== RECORDS

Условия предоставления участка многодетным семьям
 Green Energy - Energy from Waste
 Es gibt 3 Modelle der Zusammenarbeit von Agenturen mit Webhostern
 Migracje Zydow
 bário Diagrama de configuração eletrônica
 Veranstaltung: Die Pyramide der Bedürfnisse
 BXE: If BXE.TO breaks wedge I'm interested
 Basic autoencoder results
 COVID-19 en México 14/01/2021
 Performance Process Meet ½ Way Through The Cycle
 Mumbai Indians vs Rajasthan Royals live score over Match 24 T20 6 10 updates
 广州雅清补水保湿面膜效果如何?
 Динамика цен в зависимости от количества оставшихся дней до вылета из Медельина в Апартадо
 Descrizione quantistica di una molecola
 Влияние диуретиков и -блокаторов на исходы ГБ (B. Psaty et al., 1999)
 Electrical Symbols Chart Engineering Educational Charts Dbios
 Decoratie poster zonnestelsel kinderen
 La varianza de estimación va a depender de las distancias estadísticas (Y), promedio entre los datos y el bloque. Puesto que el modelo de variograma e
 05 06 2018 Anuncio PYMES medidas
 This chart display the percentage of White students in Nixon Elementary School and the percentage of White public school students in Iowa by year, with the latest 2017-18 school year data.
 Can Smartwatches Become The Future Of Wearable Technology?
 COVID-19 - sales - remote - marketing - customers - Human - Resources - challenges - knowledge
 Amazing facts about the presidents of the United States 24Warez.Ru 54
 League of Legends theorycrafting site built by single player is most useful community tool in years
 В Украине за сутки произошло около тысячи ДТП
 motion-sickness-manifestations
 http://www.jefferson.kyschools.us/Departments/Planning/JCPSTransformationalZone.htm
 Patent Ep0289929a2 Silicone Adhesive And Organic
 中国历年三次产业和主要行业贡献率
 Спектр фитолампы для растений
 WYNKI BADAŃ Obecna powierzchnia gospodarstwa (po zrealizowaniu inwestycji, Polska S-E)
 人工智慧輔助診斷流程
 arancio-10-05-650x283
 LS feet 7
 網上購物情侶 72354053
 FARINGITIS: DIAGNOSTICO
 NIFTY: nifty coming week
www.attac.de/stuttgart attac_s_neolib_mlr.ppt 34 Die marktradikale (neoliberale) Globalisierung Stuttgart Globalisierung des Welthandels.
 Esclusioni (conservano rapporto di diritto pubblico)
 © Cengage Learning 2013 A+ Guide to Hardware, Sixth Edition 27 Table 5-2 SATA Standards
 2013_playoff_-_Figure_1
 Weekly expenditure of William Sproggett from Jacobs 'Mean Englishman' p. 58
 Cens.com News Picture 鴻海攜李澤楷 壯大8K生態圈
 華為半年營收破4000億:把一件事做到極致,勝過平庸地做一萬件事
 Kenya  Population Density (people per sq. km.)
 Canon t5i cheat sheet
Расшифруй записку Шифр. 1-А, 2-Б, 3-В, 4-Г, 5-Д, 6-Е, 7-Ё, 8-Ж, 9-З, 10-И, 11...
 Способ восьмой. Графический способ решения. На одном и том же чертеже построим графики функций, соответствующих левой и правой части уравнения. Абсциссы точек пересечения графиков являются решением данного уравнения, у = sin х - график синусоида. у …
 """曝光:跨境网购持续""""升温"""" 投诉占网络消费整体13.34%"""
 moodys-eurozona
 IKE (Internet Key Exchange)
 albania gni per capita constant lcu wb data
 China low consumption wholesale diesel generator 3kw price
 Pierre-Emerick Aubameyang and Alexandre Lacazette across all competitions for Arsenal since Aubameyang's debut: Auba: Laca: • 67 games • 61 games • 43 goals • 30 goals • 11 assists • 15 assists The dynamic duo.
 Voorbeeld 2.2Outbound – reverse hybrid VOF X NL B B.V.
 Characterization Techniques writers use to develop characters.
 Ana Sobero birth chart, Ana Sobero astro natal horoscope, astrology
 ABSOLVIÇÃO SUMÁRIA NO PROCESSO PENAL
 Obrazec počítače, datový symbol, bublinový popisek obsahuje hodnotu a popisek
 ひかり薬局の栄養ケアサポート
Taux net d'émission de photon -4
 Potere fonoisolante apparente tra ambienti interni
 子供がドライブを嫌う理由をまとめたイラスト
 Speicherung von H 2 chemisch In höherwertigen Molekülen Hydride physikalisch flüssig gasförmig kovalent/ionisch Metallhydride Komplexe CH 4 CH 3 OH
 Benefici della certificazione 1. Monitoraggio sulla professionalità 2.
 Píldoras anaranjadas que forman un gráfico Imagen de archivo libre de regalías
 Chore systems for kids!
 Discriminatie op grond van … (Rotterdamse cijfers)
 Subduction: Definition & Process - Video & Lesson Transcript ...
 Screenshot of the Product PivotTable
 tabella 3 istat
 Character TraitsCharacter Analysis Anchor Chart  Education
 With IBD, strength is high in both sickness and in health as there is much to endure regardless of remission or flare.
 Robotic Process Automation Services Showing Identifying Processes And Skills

====

> GOAL OF THE EXERCISE
Having read the material, set all of it down again without a single difference.

> OUTPUT OF THE EXERCISE
Условия предоставления участка многодетным семьям
 Green Energy - Energy from Waste
 Es gibt 3 Modelle der Zusammenarbeit von Agenturen mit Webhostern
 Migracje Zydow
 bário Diagrama de configuração eletrônica
 Veranstaltung: Die Pyramide der Bedürfnisse
 BXE: If BXE.TO breaks wedge I'm interested
 Basic autoencoder results
 COVID-19 en México 14/01/2021
 Performance Process Meet ½ Way Through The Cycle
 Mumbai Indians vs Rajasthan Royals live score over Match 24 T20 6 10 updates
 广州雅清补水保湿面膜效果如何?
 Динамика цен в зависимости от количества оставшихся дней до вылета из Медельина в Апартадо
 Descrizione quantistica di una molecola
 Влияние диуретиков и -блокаторов на исходы ГБ (B. Psaty et al., 1999)
 Electrical Symbols Chart Engineering Educational Charts Dbios
 Decoratie poster zonnestelsel kinderen
 La varianza de estimación va a depender de las distancias estadísticas (Y), promedio entre los datos y el bloque. Puesto que el modelo de variograma e
 05 06 2018 Anuncio PYMES medidas
 This chart display the percentage of White students in Nixon Elementary School and the percentage of White public school students in Iowa by year, with the latest 2017-18 school year data.
 Can Smartwatches Become The Future Of Wearable Technology?
 COVID-19 - sales - remote - marketing - customers - Human - Resources - challenges - knowledge
 Amazing facts about the presidents of the United States 24Warez.Ru 54
 League of Legends theorycrafting site built by single player is most useful community tool in years
 В Украине за сутки произошло около тысячи ДТП
 motion-sickness-manifestations
 http://www.jefferson.kyschools.us/Departments/Planning/JCPSTransformationalZone.htm
 Patent Ep0289929a2 Silicone Adhesive And Organic
 中国历年三次产业和主要行业贡献率
 Спектр фитолампы для растений
 WYNKI BADAŃ Obecna powierzchnia gospodarstwa (po zrealizowaniu inwestycji, Polska S-E)
 人工智慧輔助診斷流程
 arancio-10-05-650x283
 LS feet 7
 網上購物情侶 72354053
 FARINGITIS: DIAGNOSTICO
 NIFTY: nifty coming week
www.attac.de/stuttgart attac_s_neolib_mlr.ppt 34 Die marktradikale (neoliberale) Globalisierung Stuttgart Globalisierung des Welthandels.
 Esclusioni (conservano rapporto di diritto pubblico)
 © Cengage Learning 2013 A+ Guide to Hardware, Sixth Edition 27 Table 5-2 SATA Standards
 2013_playoff_-_Figure_1
 Weekly expenditure of William Sproggett from Jacobs 'Mean Englishman' p. 58
 Cens.com News Picture 鴻海攜李澤楷 壯大8K生態圈
 華為半年營收破4000億:把一件事做到極致,勝過平庸地做一萬件事
 Kenya  Population Density (people per sq. km.)
 Canon t5i cheat sheet
Расшифруй записку Шифр. 1-А, 2-Б, 3-В, 4-Г, 5-Д, 6-Е, 7-Ё, 8-Ж, 9-З, 10-И, 11...
 Способ восьмой. Графический способ решения. На одном и том же чертеже построим графики функций, соответствующих левой и правой части уравнения. Абсциссы точек пересечения графиков являются решением данного уравнения, у = sin х - график синусоида. у …
 """曝光:跨境网购持续""""升温"""" 投诉占网络消费整体13.34%"""
 moodys-eurozona
 IKE (Internet Key Exchange)
 albania gni per capita constant lcu wb data
 China low consumption wholesale diesel generator 3kw price
 Pierre-Emerick Aubameyang and Alexandre Lacazette across all competitions for Arsenal since Aubameyang's debut: Auba: Laca: • 67 games • 61 games • 43 goals • 30 goals • 11 assists • 15 assists The dynamic duo.
 Voorbeeld 2.2Outbound – reverse hybrid VOF X NL B B.V.
 Characterization Techniques writers use to develop characters.
 Ana Sobero birth chart, Ana Sobero astro natal horoscope, astrology
 ABSOLVIÇÃO SUMÁRIA NO PROCESSO PENAL
 Obrazec počítače, datový symbol, bublinový popisek obsahuje hodnotu a popisek
 ひかり薬局の栄養ケアサポート
Taux net d'émission de photon -4
 Potere fonoisolante apparente tra ambienti interni
 子供がドライブを嫌う理由をまとめたイラスト
 Speicherung von H 2 chemisch In höherwertigen Molekülen Hydride physikalisch flüssig gasförmig kovalent/ionisch Metallhydride Komplexe CH 4 CH 3 OH
 Benefici della certificazione 1. Monitoraggio sulla professionalità 2.
 Píldoras anaranjadas que forman un gráfico Imagen de archivo libre de regalías
 Chore systems for kids!
 Discriminatie op grond van … (Rotterdamse cijfers)
 Subduction: Definition & Process - Video & Lesson Transcript ...
 Screenshot of the Product PivotTable
 tabella 3 istat
 Character TraitsCharacter Analysis Anchor Chart  Education
 With IBD, strength is high in both sickness and in health as there is much to endure regardless of remission or flare.
 Robotic Process Automation Services Showing Identifying Processes And Skills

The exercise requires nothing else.